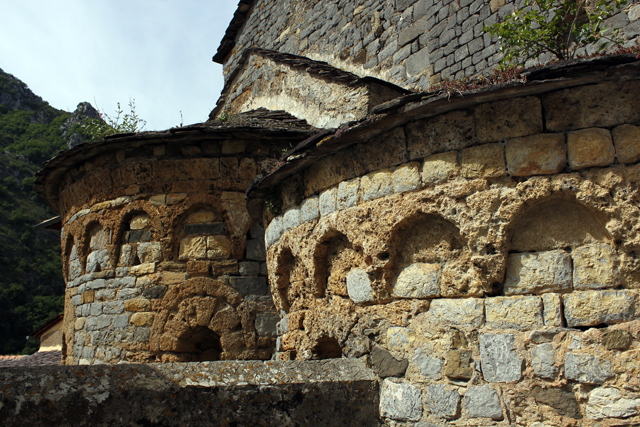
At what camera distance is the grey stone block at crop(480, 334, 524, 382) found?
243 cm

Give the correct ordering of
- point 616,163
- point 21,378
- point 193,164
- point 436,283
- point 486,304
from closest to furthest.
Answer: point 21,378 < point 616,163 < point 486,304 < point 436,283 < point 193,164

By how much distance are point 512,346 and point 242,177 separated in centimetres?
388

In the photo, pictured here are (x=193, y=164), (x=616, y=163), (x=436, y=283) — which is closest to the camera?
(x=616, y=163)

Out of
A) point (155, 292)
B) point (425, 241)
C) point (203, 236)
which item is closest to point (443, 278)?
point (425, 241)

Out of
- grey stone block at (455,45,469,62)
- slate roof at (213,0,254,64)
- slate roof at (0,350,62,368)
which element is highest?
slate roof at (213,0,254,64)

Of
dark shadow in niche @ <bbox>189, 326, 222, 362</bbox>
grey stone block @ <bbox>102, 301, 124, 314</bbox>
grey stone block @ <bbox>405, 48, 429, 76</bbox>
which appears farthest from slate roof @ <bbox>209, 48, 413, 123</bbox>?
grey stone block @ <bbox>102, 301, 124, 314</bbox>

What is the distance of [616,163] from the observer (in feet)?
7.79

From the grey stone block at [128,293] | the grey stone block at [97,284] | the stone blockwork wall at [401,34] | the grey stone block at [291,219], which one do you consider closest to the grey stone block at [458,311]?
the grey stone block at [291,219]

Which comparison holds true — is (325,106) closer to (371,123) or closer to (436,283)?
(371,123)

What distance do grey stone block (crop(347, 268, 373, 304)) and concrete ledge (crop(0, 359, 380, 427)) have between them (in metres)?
0.40

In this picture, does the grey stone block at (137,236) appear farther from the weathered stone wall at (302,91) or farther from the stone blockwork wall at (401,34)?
the stone blockwork wall at (401,34)

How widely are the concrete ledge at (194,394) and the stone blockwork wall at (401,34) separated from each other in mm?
5460

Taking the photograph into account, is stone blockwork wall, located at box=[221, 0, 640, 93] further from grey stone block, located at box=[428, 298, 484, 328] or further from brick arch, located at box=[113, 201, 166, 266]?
grey stone block, located at box=[428, 298, 484, 328]

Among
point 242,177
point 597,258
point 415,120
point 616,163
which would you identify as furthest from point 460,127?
point 242,177
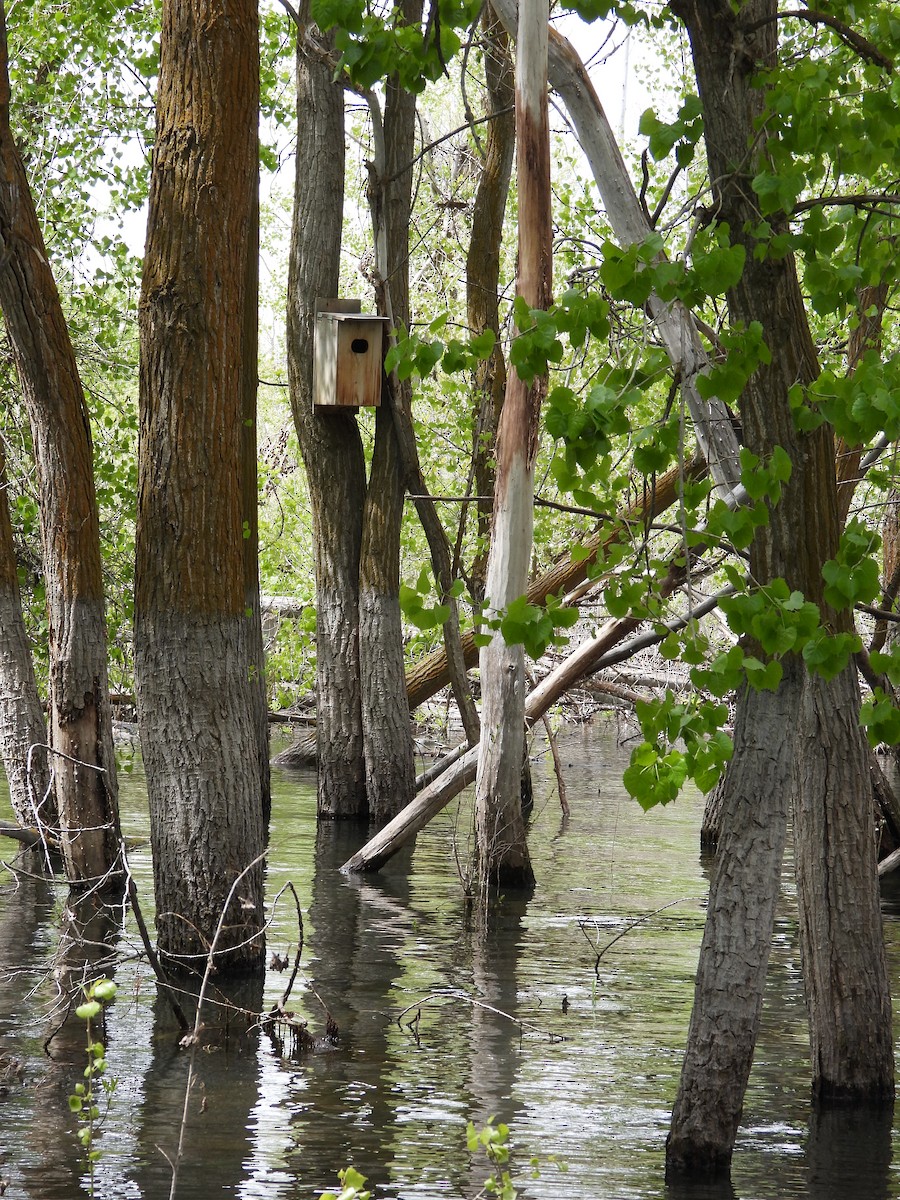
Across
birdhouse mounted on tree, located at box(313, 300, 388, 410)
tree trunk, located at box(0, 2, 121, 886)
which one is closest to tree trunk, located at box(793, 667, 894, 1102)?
tree trunk, located at box(0, 2, 121, 886)

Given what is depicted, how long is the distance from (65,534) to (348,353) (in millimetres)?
5127

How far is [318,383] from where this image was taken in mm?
14438

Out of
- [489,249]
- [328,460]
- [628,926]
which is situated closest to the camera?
[628,926]

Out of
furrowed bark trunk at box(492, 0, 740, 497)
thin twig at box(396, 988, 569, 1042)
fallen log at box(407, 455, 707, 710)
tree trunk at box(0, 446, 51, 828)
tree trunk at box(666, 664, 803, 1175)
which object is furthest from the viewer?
tree trunk at box(0, 446, 51, 828)

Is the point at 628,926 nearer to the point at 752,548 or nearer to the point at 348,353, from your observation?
the point at 752,548

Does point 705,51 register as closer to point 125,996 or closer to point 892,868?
point 125,996

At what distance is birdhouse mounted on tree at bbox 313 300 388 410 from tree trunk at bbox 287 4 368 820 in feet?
2.55

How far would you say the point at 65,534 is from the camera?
9641 mm

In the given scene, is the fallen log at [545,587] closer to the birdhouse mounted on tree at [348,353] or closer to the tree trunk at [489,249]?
the tree trunk at [489,249]

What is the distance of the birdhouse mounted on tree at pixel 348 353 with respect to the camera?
14008mm

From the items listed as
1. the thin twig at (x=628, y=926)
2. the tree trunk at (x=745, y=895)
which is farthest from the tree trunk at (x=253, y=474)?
the tree trunk at (x=745, y=895)

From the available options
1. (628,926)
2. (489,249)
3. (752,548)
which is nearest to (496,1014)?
(628,926)

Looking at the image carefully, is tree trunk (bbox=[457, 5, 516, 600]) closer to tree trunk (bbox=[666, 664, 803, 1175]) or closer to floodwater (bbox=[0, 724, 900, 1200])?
floodwater (bbox=[0, 724, 900, 1200])

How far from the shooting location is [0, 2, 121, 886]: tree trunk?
9.29 m
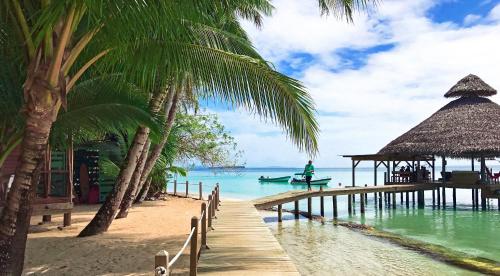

_ _ _ _

### [What the exercise asks]
Copy out every line of the entries above that contains the word "would".

### [Finished answer]
which would you identify as furthest from point 460,127?
How far would you say the point at 65,534 is from the camera?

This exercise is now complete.